Problem statement: Count the lines in the material below that contain the word "dirt" and give the number alone.

Extracted entries:
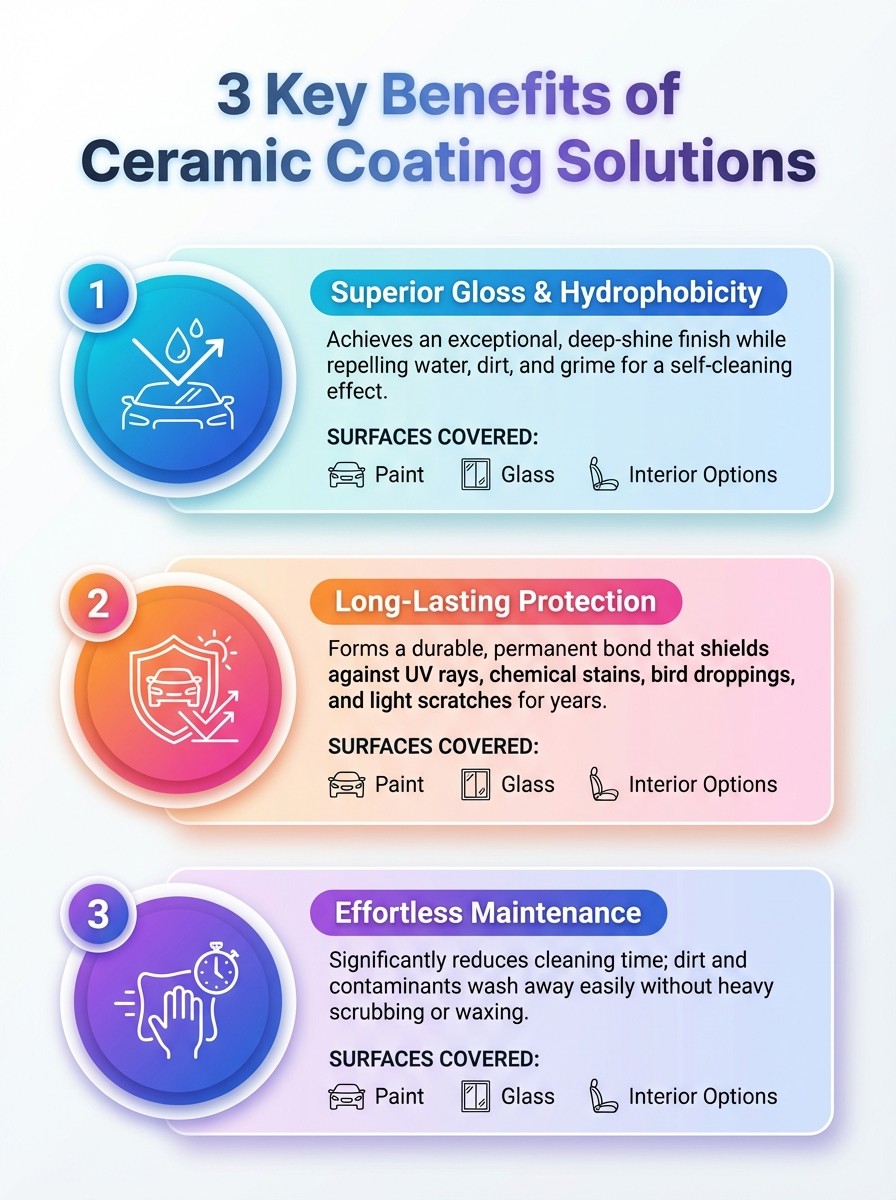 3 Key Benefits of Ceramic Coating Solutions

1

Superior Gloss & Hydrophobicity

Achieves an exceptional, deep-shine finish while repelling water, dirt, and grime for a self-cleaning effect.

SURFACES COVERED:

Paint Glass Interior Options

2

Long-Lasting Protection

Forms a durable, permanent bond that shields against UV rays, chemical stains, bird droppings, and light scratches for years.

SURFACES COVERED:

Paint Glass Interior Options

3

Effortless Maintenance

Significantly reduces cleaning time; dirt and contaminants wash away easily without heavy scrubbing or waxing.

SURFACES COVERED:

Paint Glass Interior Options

Task output: 2